### Data to process
================

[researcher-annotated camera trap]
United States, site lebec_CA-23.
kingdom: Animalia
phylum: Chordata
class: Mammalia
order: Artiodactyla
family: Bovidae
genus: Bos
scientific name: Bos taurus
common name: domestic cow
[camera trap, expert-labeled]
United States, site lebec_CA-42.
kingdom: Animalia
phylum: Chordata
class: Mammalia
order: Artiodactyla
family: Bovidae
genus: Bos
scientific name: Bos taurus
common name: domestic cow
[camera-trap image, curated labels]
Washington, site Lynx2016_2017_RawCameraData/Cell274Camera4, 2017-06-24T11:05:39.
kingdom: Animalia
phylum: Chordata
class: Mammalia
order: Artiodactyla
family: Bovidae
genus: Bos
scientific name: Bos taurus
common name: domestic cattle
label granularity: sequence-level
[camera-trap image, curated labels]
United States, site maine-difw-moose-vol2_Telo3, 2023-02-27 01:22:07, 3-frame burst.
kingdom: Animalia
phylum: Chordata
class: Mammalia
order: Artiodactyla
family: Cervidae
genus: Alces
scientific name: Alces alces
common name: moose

================

### What is needed
Return each line of the records above in which the word "United" occurs.

### Exercise output
United States, site lebec_CA-23.
United States, site lebec_CA-42.
United States, site maine-difw-moose-vol2_Telo3, 2023-02-27 01:22:07, 3-frame burst.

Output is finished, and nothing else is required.